Whether this job description is “neo-liberal” (as temporarily label for an epoch following “post-modernism”) or not, it will remain a product of 2015. I suspect Teachers College has never had a “Director of Enterprise Applications Service” and that it will never have another one (as classifications and procedures change).

Cultural anthropologists must appreciate the following job description, as local (in time and place) work of linguistic
artifacting?
artificiality?
artfulness?
arbitrary?

The Director of Enterprise Applications Service is responsible for application planning, development, testing, support and operations and project management of Teachers College’s application architecture and strategy. The Director of Enterprise Applications will forge sustainable relationships with IT directors in the business units and provide consultative support to the business units. This position will report to the Chief Information Officer and will interact across the academic and administrative technology services leveraging people, process, technology across the college by analyzing existing enterprise applications portfolio and define the road map for that portfolio as the college’s needs and opportunities change.
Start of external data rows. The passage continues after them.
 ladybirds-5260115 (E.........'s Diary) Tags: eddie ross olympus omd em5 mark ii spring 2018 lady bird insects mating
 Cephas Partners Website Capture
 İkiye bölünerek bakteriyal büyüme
This position will also be responsible for the college data warehouse and business intelligence environments.  (Retrieved from LinkedIn on February 18, 2015)
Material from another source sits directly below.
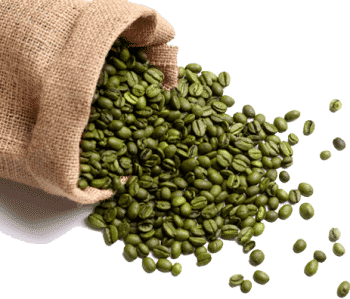 how long do green coffee beans stay fresh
Whether the formal esthetics of this description is “neo-liberal” (as temporarily label for an epoch perhaps following “post-modernism”) or not, it will remain a product of a time and place: 2015 in some global sphere.  I suspect Teachers College has never had a “Director of Enterprise Applications Service” and that it will never have another one (as classifications and procedures change).

Reading this job description made me wonder about the form of the text.  Minimally, it would lead to examining the vocabulary (“application,” “sustainable,” “enterprise,” “Chief,” “data warehouse,” etc.) and adjectival phrases made up of nouns (“Enterprise Application Service,” “Chief Information Officer”).

And it made me wonder about a question anthropologists of neo-liberalism rarely address (if at all): what process produces such forms?  This is a different question than the one we (my faculty and student peers) debated in my graduate school days (1968-1972).  We wondered about the production of texts given a form (“structure”).  We (the students) reviewed hypotheses our faculty and their peer had developed.  Most of those now look wild, particularly when they are about the transformation of “deep” structures (matters of “competence”) into “surface” manifestations (matters of “performance”), as well as the analysis of the deep given accessible surfaces.  (And, of course, this remained the problematics in Bourdieu’s opus).